Il caso: socio lavoratore e pretesa contributiva
La vicenda trae origine dal ricorso presentato dall’ente previdenziale contro la decisione di una Corte d’Appello territoriale. Il giudice di merito aveva dato ragione a un socio lavoratore di una S.r.l., escludendo che egli dovesse versare la contribuzione “a percentuale” alla Gestione artigiani sugli utili prodotti dalla società ma rimasti nel patrimonio della stessa.
Secondo la Corte territoriale, i redditi non distribuiti non entrano nella sfera economica del socio e, di conseguenza, non possono essere computati nella base imponibile. Questa tesi si fonda sulla distinzione tra reddito d’impresa e reddito di capitale, applicando il principio secondo cui, per i soci di S.r.l., rileverebbero solo gli utili realmente percepiti (principio di cassa).
Il calcolo dei contributi INPS utili non distribuiti nelle S.r.l.
L’ente previdenziale ha impugnato tale visione, sostenendo che l’obbligazione contributiva sorge per legge e non può dipendere dalla volontà della società o del socio di distribuire o meno gli utili. Secondo questa prospettiva, ammettere l’esclusione degli utili accantonati dalla base contributiva aprirebbe la strada a condotte elusive. Le aziende potrebbero, infatti, evitare il carico contributivo semplicemente decidendo di non distribuire la ricchezza prodotta, pur beneficiando del lavoro del socio.
La posizione dell’INPS sui contributi INPS utili non distribuiti
L’Istituto evidenzia come il reddito debba essere inteso come un parametro di determinazione dell’obbligo, simile alla retribuzione per i lavoratori dipendenti.
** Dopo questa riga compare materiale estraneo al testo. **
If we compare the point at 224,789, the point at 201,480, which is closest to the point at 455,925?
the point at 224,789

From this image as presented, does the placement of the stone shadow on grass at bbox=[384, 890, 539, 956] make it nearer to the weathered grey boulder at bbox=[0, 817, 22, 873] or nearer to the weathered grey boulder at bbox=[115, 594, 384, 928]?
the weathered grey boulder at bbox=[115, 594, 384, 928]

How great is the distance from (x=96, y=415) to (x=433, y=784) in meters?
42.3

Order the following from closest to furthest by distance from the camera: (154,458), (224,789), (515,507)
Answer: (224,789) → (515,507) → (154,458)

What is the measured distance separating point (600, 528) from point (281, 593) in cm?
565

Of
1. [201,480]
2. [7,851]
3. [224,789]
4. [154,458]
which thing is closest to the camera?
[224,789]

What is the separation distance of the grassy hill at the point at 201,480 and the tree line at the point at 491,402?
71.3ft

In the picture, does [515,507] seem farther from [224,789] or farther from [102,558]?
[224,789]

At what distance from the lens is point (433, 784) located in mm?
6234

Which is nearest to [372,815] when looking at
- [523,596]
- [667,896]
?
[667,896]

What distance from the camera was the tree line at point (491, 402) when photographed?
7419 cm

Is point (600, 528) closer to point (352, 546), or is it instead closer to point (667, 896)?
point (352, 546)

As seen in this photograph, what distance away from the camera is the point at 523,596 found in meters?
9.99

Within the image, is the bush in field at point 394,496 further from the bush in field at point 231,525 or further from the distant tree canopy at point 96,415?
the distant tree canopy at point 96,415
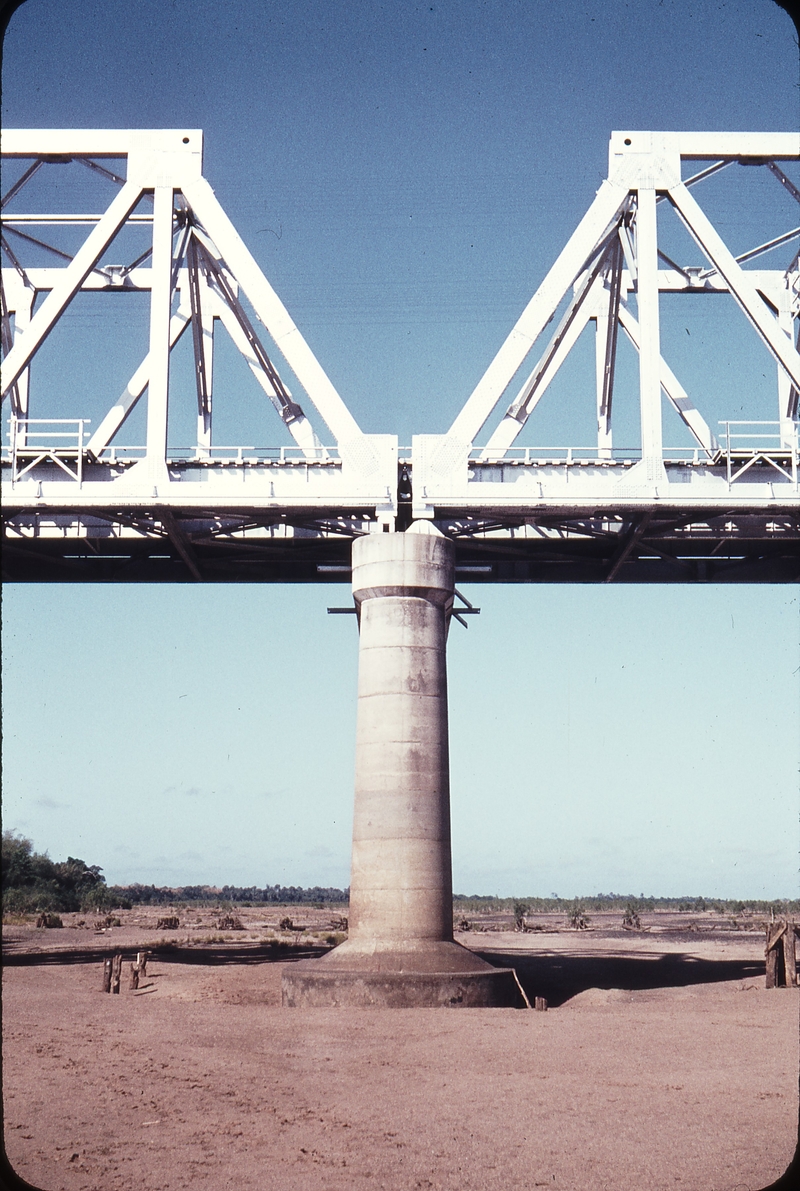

In quest’ottica, la base imponibile dovrebbe essere commisurata agli utili “conseguibili in astratto” e non solo a quelli effettivamente riscossi. La tesi contrappone l’indisponibilità dell’obbligo previdenziale alla discrezionalità delle scelte societarie, sottolineando il principio solidaristico del sistema pensionistico.
Le motivazioni
La Corte di Cassazione, pur riconoscendo l’esistenza di un orientamento consolidato che tende a equiparare la disciplina fiscale e quella previdenziale (escludendo i redditi di capitale non percepiti), ha rilevato che la questione sollevata presenta una rilevanza nomofilattica innegabile. Le motivazioni del rinvio risiedono nella necessità di bilanciare il parallelismo tributario-previdenziale con l’esigenza di evitare manovre strumentali che vanifichino la cogenza degli obblighi assicurativi. La Corte ha ritenuto che il tema investa i capisaldi del sistema, poiché tocca la natura stessa del reddito imponibile per i lavoratori autonomi iscritti alle gestioni speciali.
Le conclusioni
In conclusione, con questa ordinanza interlocutoria, la Suprema Corte ha deciso di non emettere una sentenza immediata, ma di rinviare la causa a una pubblica udienza. Tale scelta è dettata dalla volontà di approfondire il caso con il contributo della Procura Generale e di una discussione orale tra le parti. La decisione finale avrà un impatto significativo per migliaia di professionisti e soci lavoratori, determinando se la ricchezza rimasta in azienda debba o meno concorrere alla formazione del futuro trattamento pensionistico del socio.
Si devono pagare i contributi INPS sugli utili di una S.r.l. che non sono stati distribuiti al socio?
Attualmente la giurisprudenza prevalente esclude tale obbligo seguendo il principio di cassa, ma la Cassazione ha avviato un nuovo approfondimento per valutare se tali somme debbano invece essere incluse.
Qual è il rischio evidenziato dall’ente previdenziale in caso di mancata tassazione degli utili accantonati?
L’ente teme che i soci possano mettere in atto condotte elusive, decidendo deliberatamente di non distribuire gli utili al solo fine di abbattere il carico dei contributi previdenziali dovuti.
Cosa ha deciso la Cassazione con l’ordinanza 5476/2026?
La Corte ha disposto il rinvio della causa a una pubblica udienza, ritenendo la questione di massima importanza per il sistema previdenziale e meritevole di un esame più approfondito.